They say the road to hell is paved with good intentions. If that's the case, "Green Book" is all up in that infrastructure. The film pokes its head out like a groundhog, so harmless, looking to the audience for approval without stopping to think if it has anything to say. "Green Book" wants to please every single white liberal baby boomer in its auditoriums, happy to preach to a choir as long as everyone is smiling.
- Courtesy of Universal
- Let me guess...something racist is about to happen.
Sadly, that smile is painted on the facade of what is surely an interesting true-life story about an unlikely friendship in a time of bigotry and hatred. Viggo Mortensen plays Tony Lip, an Italian-American bouncer from the Bronx. When his working situation dries up, Tony takes a job driving and protecting Dr.
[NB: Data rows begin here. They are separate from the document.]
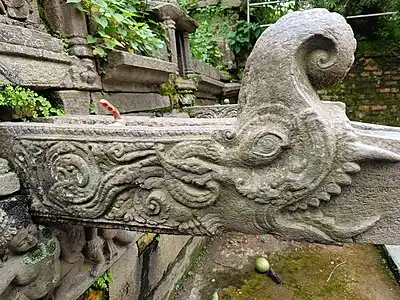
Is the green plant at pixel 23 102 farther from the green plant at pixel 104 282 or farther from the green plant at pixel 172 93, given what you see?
the green plant at pixel 172 93

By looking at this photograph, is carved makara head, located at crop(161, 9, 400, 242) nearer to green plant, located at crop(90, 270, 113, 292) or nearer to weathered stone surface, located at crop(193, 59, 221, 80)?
green plant, located at crop(90, 270, 113, 292)

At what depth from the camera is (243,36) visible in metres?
5.64

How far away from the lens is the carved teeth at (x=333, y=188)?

Don Shirley (a masterclass in control from Mahershala Ali), a classically trained pianist heading out on a concert tour of the deep South.
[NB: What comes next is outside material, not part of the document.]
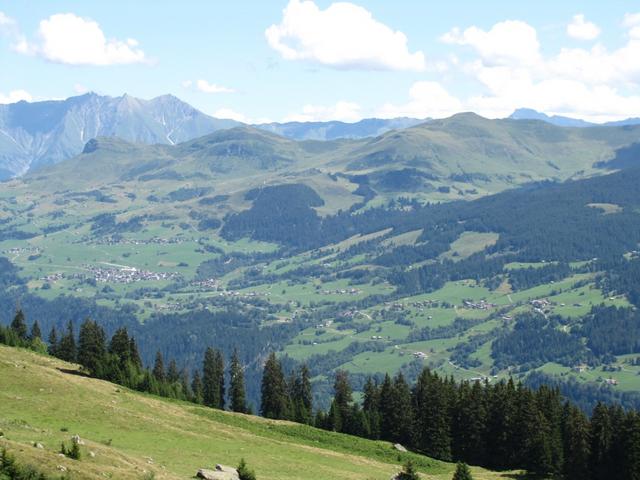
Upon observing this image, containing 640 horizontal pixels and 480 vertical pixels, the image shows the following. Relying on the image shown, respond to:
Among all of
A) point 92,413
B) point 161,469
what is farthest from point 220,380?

Tony starts off as the kind of guy who sees a pair of African-American workmen using his drinking glasses and shoos them away. But the film can't wait to soft-pedal his racism by saying that he mostly just acted racist around his cartoonishly Italian family. By 30 minutes into the movie, he's devoted to Shirley and they are fast friends.
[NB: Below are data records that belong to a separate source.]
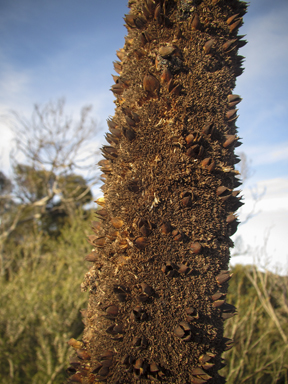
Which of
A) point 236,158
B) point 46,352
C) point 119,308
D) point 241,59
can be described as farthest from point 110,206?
point 46,352

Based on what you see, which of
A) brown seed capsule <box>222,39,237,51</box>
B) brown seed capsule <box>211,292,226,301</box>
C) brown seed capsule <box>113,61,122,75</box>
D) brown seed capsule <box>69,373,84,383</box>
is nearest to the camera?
brown seed capsule <box>211,292,226,301</box>

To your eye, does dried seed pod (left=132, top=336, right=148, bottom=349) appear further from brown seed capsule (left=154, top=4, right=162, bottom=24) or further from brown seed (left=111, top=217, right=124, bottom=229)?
brown seed capsule (left=154, top=4, right=162, bottom=24)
Ali and Mortensen play beautifully off of one another and that manages to keep the movie moving along the typical Oscar bait-y path all these movies take. There are no real surprises, but the formulaic script still can't suppress the lovely work from the two leads.
Where the film completely falls apart for me isn't in the story itself, but in the way that it's told. The fact that this is another white savior narrative isn't even the most offensive part of the film. What really came across as completely tone deaf to me was the fact that the story is told from Lip's point of view. Lip is a great character, but this is Shirley's story. He's the one who has made a conscious choice to tour a section of the country he won't be welcome in. It's Shirley who has the interesting story to tell, so to tell it from the point of view of the white driver seems asinine.
There are so many different moments of white people taking a beat and then deciding whether to be racist or not that it becomes a running joke. The film doesn't want me to applaud the bravery of Shirley or the friendship of the two men, but instead presents several moments where we're supposed to be overjoyed that people in the South decided NOT to be racist. Oh great, you acted like people. Gold star.
Modern audiences don't need movies normalizing racism while treating the repentant racist like the hero of the tale. "Green Book" is a story of friendship, sure, but Shirley is the remarkable person here, not Lip and his decision to step into the 20th Century. Telling black stories from a white perspective seems like a bad choice, no matter how good the intentions.